The NRF says their survey shows that criminal history is important to employers when screening employees -- adding this to its list of reasons for opposing the “ban the box” movement.
Nearly all retailers use background checks to vet potential employees, according to the results of a National Retail Federation survey .
“As retailers across the country begin to hire hundreds of thousands of holiday employees, the National Retail Federation today released a survey that illustrates the importance of employee background screenings in keeping customers safe,” read an accompanying press release published on Tuesday.
Responses from the survey, which was conducted in July, came from 96 executives from various retailers and showed that 97 percent of respondents used background screening sometime during the application process.

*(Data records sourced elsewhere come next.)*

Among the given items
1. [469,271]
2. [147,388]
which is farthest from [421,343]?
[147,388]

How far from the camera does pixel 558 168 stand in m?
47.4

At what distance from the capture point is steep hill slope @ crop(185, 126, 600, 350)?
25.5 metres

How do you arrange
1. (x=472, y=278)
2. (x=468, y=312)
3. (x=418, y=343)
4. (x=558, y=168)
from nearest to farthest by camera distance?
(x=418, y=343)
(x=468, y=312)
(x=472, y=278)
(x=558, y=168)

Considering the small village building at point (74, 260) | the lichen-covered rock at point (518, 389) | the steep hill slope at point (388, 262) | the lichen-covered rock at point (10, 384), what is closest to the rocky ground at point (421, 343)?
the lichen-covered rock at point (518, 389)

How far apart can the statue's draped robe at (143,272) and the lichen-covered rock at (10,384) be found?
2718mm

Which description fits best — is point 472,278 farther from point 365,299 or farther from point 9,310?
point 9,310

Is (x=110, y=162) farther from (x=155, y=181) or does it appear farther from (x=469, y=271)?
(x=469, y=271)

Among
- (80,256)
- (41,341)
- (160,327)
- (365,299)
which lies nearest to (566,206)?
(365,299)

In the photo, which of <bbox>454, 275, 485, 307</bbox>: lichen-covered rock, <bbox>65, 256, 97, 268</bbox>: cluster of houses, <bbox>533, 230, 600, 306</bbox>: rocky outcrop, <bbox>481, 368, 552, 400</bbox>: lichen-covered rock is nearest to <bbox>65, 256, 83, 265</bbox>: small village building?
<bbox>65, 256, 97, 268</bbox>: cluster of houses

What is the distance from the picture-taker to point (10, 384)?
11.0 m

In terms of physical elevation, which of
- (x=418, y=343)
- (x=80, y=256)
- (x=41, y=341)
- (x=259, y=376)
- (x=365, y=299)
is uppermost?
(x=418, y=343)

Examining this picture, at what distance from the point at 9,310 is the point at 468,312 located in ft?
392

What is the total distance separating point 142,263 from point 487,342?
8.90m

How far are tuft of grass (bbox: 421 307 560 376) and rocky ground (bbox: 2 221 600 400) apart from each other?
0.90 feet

“Pre-employment screenings are one of the tools retailers use as a first line of defense, especially during the holiday season when companies may have hundreds--if not thousands--of applications to sift through,” NRF senior asset protection advisor Joe LaRocca said.
Most of the background checks (60 percent) examine records available from the last five to seven years. These records often include credit history, criminal records, motor vehicle records, and education records.

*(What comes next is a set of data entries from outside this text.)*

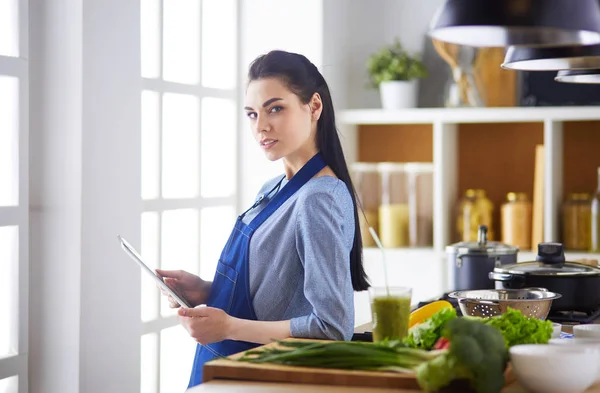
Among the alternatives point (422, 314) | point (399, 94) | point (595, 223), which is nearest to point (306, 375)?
point (422, 314)

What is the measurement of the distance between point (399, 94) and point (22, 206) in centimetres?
223

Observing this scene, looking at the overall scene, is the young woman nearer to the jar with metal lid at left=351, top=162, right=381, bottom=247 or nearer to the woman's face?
the woman's face

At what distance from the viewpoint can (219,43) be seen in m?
4.00

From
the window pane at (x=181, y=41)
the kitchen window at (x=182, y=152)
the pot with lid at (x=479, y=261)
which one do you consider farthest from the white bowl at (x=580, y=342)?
the window pane at (x=181, y=41)

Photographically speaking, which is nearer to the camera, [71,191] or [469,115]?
[71,191]

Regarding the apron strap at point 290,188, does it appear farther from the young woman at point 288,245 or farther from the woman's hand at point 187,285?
the woman's hand at point 187,285

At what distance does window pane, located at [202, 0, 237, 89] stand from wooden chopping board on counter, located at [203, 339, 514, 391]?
7.38ft

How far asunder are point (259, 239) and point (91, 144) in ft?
2.45

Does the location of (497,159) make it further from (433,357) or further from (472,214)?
(433,357)

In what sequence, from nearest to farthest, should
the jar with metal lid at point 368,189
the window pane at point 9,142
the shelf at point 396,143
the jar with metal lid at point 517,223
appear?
the window pane at point 9,142 < the jar with metal lid at point 517,223 < the jar with metal lid at point 368,189 < the shelf at point 396,143

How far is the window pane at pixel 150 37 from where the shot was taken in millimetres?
3396

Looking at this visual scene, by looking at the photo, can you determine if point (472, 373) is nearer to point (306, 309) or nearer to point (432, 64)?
point (306, 309)

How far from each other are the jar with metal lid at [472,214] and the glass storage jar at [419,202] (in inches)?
6.2

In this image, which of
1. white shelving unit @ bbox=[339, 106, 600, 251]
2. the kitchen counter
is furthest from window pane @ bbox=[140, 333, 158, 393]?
the kitchen counter
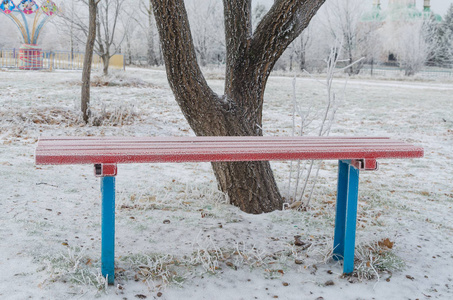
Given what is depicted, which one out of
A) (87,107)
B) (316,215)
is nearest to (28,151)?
(87,107)

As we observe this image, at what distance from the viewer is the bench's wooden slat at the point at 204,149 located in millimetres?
2197

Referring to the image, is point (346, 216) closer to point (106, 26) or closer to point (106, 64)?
point (106, 64)

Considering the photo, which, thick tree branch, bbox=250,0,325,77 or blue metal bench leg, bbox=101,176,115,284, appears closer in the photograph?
blue metal bench leg, bbox=101,176,115,284

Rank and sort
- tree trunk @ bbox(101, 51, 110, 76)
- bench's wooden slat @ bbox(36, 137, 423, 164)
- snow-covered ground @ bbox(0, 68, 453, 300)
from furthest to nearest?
tree trunk @ bbox(101, 51, 110, 76) → snow-covered ground @ bbox(0, 68, 453, 300) → bench's wooden slat @ bbox(36, 137, 423, 164)

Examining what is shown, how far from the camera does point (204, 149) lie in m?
2.36

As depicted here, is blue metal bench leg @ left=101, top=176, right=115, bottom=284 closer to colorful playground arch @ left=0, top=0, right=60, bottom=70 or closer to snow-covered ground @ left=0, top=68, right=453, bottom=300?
snow-covered ground @ left=0, top=68, right=453, bottom=300

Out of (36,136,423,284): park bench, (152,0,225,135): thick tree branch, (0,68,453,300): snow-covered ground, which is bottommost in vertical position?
(0,68,453,300): snow-covered ground

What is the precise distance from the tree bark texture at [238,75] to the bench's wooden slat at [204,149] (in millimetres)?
774

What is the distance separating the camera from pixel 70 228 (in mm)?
3156

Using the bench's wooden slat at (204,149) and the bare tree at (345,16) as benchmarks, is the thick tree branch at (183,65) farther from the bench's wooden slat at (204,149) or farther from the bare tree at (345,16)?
the bare tree at (345,16)

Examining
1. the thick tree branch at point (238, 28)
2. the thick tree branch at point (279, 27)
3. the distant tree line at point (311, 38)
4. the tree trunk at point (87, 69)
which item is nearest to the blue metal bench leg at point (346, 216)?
the thick tree branch at point (279, 27)

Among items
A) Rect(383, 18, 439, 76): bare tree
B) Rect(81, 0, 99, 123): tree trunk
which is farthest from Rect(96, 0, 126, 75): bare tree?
Rect(383, 18, 439, 76): bare tree

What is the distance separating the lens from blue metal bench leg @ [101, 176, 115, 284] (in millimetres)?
2332

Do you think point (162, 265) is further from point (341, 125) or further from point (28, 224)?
point (341, 125)
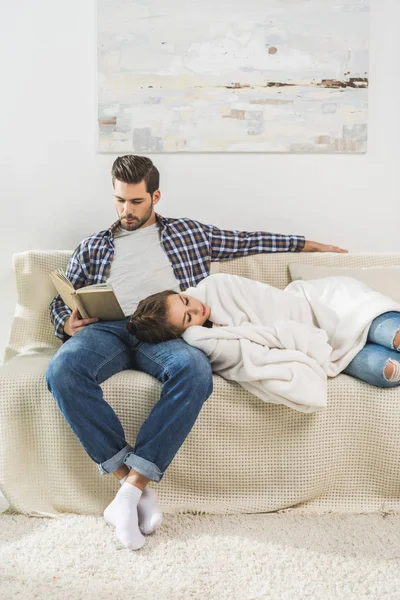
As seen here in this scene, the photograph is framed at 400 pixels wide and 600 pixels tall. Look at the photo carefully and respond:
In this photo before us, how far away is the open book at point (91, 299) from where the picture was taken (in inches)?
81.2

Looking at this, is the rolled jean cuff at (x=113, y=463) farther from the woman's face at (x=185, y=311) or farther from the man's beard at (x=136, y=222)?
the man's beard at (x=136, y=222)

The survey was released in part to show the importance of background checks to employers and to raise awareness of new guidelines being considered by the Equal Employment Opportunity Commission that would prevent businesses from asking potential employees about their criminal history during the application process.

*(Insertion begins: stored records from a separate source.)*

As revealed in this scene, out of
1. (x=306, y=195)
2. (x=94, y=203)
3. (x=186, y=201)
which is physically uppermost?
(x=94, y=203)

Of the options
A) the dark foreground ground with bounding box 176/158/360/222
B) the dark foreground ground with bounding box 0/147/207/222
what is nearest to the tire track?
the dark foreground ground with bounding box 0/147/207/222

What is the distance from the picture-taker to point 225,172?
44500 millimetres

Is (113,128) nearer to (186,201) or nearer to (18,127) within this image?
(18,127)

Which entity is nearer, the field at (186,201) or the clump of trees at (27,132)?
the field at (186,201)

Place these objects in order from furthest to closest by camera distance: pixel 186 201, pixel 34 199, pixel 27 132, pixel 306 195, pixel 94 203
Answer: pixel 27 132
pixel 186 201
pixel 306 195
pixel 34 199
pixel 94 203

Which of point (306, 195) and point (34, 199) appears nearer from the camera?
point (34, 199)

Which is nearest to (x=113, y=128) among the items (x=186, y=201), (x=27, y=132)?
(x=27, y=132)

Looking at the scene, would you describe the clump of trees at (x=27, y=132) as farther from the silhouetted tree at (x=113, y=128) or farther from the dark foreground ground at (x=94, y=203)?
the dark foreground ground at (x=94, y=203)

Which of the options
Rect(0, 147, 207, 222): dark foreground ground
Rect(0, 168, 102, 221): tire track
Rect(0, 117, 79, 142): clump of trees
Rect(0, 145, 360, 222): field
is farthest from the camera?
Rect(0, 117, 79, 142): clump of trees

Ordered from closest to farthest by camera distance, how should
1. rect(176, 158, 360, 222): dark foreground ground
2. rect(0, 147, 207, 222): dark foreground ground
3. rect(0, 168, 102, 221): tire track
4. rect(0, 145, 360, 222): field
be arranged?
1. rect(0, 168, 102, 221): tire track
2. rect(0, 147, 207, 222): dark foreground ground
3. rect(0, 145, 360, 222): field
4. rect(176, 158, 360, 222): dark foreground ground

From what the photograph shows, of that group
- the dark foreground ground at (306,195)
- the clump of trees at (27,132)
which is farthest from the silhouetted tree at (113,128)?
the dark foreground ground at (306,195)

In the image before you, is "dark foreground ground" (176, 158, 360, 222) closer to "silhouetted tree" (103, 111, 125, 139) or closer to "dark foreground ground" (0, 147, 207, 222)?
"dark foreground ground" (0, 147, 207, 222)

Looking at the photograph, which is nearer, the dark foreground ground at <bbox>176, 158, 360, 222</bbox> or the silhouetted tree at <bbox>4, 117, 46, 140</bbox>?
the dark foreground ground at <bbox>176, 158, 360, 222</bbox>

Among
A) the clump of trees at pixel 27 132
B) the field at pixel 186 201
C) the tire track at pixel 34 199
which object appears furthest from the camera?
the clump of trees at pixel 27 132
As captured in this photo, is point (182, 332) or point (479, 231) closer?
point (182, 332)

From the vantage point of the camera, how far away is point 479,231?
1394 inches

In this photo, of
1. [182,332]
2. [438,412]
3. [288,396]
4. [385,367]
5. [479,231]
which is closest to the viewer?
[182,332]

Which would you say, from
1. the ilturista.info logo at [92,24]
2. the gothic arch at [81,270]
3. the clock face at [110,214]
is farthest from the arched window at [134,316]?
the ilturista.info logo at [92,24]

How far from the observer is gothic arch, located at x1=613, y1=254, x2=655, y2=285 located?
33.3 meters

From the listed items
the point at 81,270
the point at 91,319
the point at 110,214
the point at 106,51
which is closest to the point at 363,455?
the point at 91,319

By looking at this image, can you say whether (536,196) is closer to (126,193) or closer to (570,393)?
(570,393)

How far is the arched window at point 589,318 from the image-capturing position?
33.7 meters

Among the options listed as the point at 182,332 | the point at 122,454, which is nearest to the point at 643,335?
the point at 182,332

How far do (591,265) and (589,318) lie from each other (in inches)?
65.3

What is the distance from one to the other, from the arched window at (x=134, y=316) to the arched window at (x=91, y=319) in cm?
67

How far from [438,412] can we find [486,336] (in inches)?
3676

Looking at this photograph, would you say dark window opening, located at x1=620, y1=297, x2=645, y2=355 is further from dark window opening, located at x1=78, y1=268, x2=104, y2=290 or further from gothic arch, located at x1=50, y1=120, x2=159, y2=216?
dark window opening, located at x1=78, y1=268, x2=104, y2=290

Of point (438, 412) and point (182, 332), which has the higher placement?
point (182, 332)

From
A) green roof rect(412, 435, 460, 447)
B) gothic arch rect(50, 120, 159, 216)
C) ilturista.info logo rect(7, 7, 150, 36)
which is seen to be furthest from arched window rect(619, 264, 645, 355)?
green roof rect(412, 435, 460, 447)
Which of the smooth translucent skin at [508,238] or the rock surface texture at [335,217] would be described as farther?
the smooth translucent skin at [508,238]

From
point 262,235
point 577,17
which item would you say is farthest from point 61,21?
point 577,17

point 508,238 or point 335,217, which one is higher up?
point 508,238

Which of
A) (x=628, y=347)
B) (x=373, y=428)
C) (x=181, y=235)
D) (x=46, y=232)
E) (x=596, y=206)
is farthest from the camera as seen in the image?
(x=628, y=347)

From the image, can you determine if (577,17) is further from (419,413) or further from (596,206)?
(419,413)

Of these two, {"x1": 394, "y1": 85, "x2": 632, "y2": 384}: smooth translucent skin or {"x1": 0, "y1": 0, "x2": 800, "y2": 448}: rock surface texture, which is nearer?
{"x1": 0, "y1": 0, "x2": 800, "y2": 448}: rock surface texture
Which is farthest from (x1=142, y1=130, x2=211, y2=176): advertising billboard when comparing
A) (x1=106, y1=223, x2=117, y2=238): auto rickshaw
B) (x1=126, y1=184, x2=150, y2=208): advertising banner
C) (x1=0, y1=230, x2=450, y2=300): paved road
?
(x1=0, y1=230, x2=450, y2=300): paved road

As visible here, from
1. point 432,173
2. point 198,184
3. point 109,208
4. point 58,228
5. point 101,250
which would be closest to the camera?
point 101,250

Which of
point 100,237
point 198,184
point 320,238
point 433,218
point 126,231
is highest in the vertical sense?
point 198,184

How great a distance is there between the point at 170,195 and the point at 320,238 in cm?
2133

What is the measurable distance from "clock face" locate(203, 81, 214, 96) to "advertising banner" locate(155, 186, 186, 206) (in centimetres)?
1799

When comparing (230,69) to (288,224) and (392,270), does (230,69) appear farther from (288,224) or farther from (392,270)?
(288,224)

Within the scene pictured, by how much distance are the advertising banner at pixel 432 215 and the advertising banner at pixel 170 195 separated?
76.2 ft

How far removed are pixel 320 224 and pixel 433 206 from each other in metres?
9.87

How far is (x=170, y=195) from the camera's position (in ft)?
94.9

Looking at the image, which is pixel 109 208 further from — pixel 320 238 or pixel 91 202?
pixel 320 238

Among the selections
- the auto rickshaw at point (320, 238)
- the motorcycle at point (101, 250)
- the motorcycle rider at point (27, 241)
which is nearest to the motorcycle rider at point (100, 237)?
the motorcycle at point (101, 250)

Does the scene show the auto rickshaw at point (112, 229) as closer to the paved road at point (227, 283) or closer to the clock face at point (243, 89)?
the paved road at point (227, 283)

Supporters of eliminating initial questions about criminal history, also called “banning the box,” because of the box on application forms that ask if a person has ever been convicted of a crime, say removing the question would allow a person a fair chance at proving that they are the best person for the job.
LaRocca says the question is a necessary part of keeping customers safe. “A criminal history is not a scarlet letter for retail employment--in fact, retailers are able to overlook certain convictions based on position--but businesses need to understand who they are hiring right off the bat,” he said.
“A convicted burglar shouldn’t be delivering pizzas to people’s homes and a person with multiple DUI convictions is not who you would want driving thousands of miles in a company vehicle. Understanding a potential employee’s prior work experience, education, customer service skills and criminal history helps retailers make intelligent hiring decisions for the ambassadors of their company brand and the safety of their customers.”
The survey didn’t include data for how many of the companies had rejected potential employees because of information found during a background check.
Cleveland on Monday became the most recent city on a growing list of areas that have chosen to “ban the box.”
“By removing this question, applicants can be sure they will not be automatically excluded from consideration for a job because of their past mistakes,” Cleveland Mayor Frank Jackson said in a press release .
The EEOC could issue a decision as early as this month.